■ Given passage:

Generic Document properties values extraction

Creating a macro - Writing a Script - Using the API (OpenOffice Basic, Python, BeanShell, JavaScript)
Post Reply
othmanelmoulat
Posts: 142
Joined: Sun Aug 03, 2008 4:39 am

Generic Document properties values extraction

Post by othmanelmoulat »

hello,

I need to extract a OO writer document Properties values generically to export them in an xml file . I don't think that calling the java methods of http://www.openoffice.org/api/docs/comm ... erties.htm one by one is a good approach. the obstacle is that each value of these properties has a different Tye. for Example "Author" type is a 4string' while DocumentStatistics is a com::sun::star::beans::NamedValue .

i have the below code that extracts only the Names of the document properties. i need an equivalent code to get the proper value in a String formet tpo be able to export it in my xml file. can you propose a way to iterate and get the Document properties values ?

thanks

Code: Select all

 
XTextDocument xtd = (XTextDocument)UnoRuntime.queryInterface(XTextDocument.class,m_xComponent);
	XDocumentInfoSupplier xdis = (XDocumentInfoSupplier)UnoRuntime.queryInterface(XDocumentInfoSupplier.class,xtd);
        XDocumentInfo xdi = xdis.getDocumentInfo();
        XPropertySet xps = (XPropertySet)UnoRuntime.queryInterface(XPropertySet.class,xdi);
        XPropertySetInfo xpsi = xps.getPropertySetInfo();
        Property[] props = xpsi.getProperties();
        for(int i=0;i< props.length;i++){
          System.out.println( props[i].Name);
        }
othmanelmoulat
Posts: 142
Joined: Sun Aug 03, 2008 4:39 am

Re: Generic Document properties values extraction

Post by othmanelmoulat »

can we do it by

Code: Select all

XDocumentproperties.storeToStorage() or storeToMedium()
then for XStorage specify an xml file? would this do it ? can you provide some java code to export the writer document properties into an xml file?
is there some method exportProperties() equivalent to this importer : http://www.openoffice.org/api/docs/comm ... orter.html

thanks
OOo 3.4 and LibreOffice 3.4 on openSuse 11.4 + windows 7
othmanelmoulat
Posts: 142
Joined: Sun Aug 03, 2008 4:39 am

Re: Generic Document properties values extraction

Post by othmanelmoulat »

ok i wrote this ugly method to convert property value to string. very ugly but this is what i could think of.

■ Provided records:
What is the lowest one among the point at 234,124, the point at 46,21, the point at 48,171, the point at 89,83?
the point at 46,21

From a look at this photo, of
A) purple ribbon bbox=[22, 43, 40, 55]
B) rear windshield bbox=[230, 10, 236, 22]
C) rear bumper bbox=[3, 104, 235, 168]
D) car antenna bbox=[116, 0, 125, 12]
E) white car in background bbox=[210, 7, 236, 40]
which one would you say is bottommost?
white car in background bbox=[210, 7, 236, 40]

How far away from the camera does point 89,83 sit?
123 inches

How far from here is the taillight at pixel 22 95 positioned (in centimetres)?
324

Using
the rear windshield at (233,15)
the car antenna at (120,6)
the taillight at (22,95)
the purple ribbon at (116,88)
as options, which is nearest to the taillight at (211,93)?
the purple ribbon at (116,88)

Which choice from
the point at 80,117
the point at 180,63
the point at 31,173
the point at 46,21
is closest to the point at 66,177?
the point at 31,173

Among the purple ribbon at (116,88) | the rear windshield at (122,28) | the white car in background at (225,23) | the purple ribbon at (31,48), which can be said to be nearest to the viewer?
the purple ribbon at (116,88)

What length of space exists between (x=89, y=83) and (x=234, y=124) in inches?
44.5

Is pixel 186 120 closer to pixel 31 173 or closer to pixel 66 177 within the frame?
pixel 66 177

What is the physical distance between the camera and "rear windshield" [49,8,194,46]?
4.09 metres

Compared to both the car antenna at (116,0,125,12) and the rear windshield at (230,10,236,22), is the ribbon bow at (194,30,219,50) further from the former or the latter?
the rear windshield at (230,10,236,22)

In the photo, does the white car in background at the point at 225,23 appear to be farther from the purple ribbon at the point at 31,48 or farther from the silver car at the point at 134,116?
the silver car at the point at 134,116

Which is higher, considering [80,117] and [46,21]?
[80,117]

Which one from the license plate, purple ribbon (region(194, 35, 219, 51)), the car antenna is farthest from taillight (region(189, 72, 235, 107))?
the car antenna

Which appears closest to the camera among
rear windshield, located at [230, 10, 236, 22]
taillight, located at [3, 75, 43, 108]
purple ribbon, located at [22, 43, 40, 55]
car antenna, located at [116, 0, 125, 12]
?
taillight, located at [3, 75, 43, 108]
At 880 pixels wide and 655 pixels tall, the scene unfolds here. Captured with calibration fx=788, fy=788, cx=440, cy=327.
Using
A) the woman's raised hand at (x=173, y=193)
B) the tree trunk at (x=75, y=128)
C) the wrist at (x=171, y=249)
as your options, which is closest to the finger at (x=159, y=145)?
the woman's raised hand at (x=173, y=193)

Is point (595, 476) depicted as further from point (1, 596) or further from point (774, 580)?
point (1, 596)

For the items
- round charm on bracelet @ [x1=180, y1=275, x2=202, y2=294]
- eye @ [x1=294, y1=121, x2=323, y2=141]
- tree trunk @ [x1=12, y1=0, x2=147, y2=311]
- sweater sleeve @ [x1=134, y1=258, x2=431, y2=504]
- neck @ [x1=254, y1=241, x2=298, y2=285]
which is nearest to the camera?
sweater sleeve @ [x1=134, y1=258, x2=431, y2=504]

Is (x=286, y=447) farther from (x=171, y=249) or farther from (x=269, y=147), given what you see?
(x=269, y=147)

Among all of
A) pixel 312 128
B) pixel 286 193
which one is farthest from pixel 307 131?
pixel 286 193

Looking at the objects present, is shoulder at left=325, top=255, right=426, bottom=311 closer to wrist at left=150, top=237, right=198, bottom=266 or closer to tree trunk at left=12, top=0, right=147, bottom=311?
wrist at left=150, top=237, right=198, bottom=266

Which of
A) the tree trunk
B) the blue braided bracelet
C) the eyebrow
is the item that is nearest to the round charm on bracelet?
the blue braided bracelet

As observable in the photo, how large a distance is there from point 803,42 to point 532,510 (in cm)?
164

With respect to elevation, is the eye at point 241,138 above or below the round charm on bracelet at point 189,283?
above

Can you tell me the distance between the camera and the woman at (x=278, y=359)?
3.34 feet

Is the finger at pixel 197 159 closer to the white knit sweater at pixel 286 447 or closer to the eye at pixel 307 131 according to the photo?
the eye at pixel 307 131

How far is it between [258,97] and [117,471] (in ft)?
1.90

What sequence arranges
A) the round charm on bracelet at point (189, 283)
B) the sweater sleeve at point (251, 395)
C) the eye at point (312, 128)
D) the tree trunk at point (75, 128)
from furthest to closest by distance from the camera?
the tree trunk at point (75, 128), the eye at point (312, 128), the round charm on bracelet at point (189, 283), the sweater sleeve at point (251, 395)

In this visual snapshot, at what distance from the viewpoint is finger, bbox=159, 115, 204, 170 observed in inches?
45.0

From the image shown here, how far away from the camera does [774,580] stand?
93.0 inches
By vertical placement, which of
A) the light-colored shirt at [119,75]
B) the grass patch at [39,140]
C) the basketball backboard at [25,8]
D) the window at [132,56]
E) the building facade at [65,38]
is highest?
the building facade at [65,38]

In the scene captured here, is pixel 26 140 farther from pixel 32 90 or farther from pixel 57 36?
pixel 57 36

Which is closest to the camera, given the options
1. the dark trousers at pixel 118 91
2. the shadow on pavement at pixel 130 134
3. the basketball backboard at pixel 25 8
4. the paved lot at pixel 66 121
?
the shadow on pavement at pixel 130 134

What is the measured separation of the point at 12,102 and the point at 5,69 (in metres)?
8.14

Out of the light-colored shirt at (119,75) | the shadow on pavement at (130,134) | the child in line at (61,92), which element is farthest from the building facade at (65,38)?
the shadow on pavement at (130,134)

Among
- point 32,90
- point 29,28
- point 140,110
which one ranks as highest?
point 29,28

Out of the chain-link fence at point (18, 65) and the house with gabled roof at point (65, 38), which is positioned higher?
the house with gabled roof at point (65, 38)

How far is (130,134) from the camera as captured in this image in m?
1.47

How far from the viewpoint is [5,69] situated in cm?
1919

■ Tasks:
**a.** In the forum thread on document properties, write out the text between "I need to extract" and "properties values ?", inclusive.
**b.** In the code of the first post in the document properties thread, list every variable type whose name begins with "X".
**c.** Answer these questions from the document properties thread:
(i) What does the code in the first post print for each property?
(ii) Which two methods does the second post suggest calling on XDocumentproperties?
(iii) Which office suites and operating systems does the poster list?

■ Exercise responses:
**a.**
I need to extract a OO writer document Properties values generically to export them in an xml file . I don't think that calling the java methods of http://www.openoffice.org/api/docs/comm ... erties.htm one by one is a good approach. the obstacle is that each value of these properties has a different Tye. for Example "Author" type is a 4string' while DocumentStatistics is a com::sun::star::beans::NamedValue .

i have the below code that extracts only the Names of the document properties. i need an equivalent code to get the proper value in a String formet tpo be able to export it in my xml file. can you propose a way to iterate and get the Document properties values ?

**b.** XTextDocument, XDocumentInfoSupplier, XDocumentInfo, XPropertySet, XPropertySetInfo

**c.**
(i) The property's Name.
(ii) storeToStorage() and storeToMedium().
(iii) OOo 3.4 and LibreOffice 3.4, on openSuse 11.4 and Windows 7.